Pacy P J, Nair K S, Ford C, Halliday D
Nutrition Research Group, Clinical Research Centre, Harrow, Middlesex, United Kingdom.
Diabetes. 1989 May;38(5):618-24. doi: 10.2337/diab.38.5.618.
We evaluated the influence of insulin on fractional mixed skeletal muscle protein synthesis (FMPS) in eight type I (insulin-dependent) diabetic patients in the postabsorptive state. FMPS was calculated from the increment in [13C]leucine in mixed skeletal muscle protein obtained by serial percutaneous needle biopsy during a continuous 8-h intravenous infusion of L-[13C]leucine. We used the plasma [13C]-alpha-ketoisocaproate (representing intracellular leucine labeling) as the precursor pool of protein synthesis for our calculations. FMPS during the insulin treatment (0.0472 +/- 0.0046%/h; plasma glucose 4.6 +/- 1.0 mM) was not different from FMPS during insulin deprivation (0.0499 +/- 0.0046%/h; plasma glucose 16.4 +/- 0.5 mM). Using plasma [13C]-alpha-ketoisocaproate at isotopic plateau for calculation of leucine flux and as the precursor for leucine oxidation, we further confirmed the findings of our group and others that insulin treatment decreases leucine flux, leucine oxidation, and the nonoxidative portion of leucine flux. Our data on direct measurement of FMPS provide further evidence that the anabolic effect of insulin in the postabsorptive type I diabetic patient is mediated via reduction of proteolysis rather than by increasing protein synthesis.

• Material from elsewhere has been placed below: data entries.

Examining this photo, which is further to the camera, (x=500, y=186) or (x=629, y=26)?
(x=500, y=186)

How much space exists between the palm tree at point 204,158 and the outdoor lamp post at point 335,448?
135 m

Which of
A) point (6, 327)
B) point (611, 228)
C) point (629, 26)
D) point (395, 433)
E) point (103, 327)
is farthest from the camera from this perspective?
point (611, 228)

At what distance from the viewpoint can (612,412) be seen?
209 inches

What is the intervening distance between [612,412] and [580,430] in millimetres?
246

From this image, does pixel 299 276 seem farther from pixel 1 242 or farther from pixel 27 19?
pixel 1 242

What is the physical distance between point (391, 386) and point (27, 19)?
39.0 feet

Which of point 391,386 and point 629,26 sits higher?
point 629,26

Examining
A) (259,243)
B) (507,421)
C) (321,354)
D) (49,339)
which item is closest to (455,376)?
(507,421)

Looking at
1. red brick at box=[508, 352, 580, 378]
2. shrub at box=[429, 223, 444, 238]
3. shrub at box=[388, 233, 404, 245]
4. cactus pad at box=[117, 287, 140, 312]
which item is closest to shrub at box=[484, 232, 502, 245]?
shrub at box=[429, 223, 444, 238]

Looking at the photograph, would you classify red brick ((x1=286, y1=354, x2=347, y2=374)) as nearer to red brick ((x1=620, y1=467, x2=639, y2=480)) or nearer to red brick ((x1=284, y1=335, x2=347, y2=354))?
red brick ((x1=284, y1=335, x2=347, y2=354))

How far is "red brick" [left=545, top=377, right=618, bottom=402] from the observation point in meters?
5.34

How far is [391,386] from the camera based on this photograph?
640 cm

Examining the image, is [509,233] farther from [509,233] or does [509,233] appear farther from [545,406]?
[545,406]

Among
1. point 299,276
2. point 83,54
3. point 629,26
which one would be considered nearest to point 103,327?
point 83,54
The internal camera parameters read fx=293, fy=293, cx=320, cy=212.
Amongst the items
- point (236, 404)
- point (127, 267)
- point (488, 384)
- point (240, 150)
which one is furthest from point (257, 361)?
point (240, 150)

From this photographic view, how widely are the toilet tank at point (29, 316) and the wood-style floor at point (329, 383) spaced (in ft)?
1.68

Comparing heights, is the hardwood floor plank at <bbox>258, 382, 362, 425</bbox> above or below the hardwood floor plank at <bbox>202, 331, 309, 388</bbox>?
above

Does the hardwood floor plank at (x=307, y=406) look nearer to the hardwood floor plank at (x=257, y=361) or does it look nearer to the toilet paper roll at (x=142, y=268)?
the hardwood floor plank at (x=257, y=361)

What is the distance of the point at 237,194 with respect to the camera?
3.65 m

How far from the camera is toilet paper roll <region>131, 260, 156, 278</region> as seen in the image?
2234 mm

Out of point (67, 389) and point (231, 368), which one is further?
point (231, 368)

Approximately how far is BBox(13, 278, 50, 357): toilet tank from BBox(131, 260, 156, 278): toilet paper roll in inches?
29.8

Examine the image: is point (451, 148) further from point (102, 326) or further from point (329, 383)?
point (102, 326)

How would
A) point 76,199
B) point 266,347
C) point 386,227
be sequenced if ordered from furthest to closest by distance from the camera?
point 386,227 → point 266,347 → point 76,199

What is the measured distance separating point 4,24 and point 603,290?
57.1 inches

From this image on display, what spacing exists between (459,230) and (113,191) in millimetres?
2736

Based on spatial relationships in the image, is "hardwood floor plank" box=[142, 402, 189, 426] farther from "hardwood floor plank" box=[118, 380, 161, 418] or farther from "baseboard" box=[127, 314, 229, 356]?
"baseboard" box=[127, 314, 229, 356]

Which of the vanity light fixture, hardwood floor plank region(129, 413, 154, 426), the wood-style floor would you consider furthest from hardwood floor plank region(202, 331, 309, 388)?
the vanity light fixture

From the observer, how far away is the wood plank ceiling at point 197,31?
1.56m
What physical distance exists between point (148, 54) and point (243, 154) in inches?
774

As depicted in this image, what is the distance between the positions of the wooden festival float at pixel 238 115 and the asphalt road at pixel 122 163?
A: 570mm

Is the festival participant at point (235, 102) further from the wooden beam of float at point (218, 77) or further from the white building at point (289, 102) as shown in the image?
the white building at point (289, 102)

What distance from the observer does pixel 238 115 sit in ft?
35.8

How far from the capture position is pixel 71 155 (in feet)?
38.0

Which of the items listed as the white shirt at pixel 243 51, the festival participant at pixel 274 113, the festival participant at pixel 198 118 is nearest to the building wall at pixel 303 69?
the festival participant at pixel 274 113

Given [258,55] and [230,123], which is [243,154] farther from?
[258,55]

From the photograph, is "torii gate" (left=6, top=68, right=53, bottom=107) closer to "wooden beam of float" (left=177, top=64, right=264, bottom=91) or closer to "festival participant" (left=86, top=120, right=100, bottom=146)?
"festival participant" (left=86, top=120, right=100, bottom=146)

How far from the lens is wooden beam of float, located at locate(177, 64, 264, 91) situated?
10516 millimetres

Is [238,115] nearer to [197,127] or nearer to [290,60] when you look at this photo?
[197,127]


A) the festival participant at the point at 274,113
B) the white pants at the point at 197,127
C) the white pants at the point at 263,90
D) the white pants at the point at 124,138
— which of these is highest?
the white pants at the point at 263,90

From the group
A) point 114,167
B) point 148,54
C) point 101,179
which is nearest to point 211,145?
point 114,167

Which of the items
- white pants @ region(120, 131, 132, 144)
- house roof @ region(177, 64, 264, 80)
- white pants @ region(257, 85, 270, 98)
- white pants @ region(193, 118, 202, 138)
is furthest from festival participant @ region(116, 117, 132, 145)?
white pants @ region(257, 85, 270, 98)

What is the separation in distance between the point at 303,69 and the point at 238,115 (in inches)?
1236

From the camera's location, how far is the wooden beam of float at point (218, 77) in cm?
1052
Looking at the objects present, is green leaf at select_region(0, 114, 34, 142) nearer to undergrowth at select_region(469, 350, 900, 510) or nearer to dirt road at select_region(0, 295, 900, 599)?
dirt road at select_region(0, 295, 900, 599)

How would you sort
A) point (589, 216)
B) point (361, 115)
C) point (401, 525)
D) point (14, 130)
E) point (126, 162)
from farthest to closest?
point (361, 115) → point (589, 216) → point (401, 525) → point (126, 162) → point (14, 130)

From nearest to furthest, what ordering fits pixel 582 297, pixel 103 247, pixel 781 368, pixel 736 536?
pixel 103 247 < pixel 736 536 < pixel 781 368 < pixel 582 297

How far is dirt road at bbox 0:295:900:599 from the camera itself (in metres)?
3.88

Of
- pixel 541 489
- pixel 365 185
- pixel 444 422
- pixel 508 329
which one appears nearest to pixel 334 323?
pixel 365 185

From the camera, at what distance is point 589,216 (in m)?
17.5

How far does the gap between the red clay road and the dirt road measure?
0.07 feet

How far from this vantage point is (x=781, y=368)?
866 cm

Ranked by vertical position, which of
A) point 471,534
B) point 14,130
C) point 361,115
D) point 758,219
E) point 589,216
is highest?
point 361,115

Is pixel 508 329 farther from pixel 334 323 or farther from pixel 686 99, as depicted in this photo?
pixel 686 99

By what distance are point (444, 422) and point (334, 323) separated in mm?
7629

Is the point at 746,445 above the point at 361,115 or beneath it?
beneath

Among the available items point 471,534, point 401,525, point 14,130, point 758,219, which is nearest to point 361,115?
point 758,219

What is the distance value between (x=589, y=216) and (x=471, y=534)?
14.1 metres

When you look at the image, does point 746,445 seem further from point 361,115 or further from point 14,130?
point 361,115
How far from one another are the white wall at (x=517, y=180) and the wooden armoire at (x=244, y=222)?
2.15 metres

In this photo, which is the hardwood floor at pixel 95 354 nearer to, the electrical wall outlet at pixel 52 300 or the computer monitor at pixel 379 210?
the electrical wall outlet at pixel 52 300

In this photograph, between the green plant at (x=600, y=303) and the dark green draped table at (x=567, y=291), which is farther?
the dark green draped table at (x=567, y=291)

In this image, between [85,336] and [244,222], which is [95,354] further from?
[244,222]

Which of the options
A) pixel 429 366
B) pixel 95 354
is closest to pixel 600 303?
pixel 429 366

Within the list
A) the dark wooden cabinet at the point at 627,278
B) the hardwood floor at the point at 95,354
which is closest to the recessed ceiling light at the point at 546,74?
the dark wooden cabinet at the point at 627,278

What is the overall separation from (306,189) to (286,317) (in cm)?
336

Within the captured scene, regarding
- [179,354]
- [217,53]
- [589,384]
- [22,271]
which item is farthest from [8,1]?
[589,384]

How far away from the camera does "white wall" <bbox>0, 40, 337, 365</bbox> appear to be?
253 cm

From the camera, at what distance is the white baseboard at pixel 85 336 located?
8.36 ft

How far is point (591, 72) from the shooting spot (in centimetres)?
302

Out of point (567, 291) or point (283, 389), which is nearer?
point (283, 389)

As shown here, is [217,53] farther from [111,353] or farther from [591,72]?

我们评估了胰岛素对8例处于空腹状态的I型(胰岛素依赖型)糖尿病患者的混合骨骼肌蛋白质合成分数(FMPS)的影响。FMPS是通过在连续8小时静脉输注L-[13C]亮氨酸期间经皮穿刺活检获得的混合骨骼肌蛋白质中[13C]亮氨酸的增加量来计算的。我们使用血浆[13C]-α-酮异己酸(代表细胞内亮氨酸标记)作为蛋白质合成计算的前体池。胰岛素治疗期间的FMPS(0.0472±0.0046%/小时;血浆葡萄糖4.6±1.0 mM)与胰岛素缺乏期间的FMPS(0.0499±0.0046%/小时;血浆葡萄糖16.4±0.5 mM)没有差异。使用处于同位素平台期的血浆[13C]-α-酮异己酸来计算亮氨酸通量并作为亮氨酸氧化的前体,我们进一步证实了我们小组和其他研究人员的发现,即胰岛素治疗会降低亮氨酸通量、亮氨酸氧化以及亮氨酸通量的非氧化部分。我们关于直接测量FMPS的数据提供了进一步的证据,表明空腹状态下I型糖尿病患者中胰岛素的合成代谢作用是通过减少蛋白质分解而不是通过增加蛋白质合成来介导的。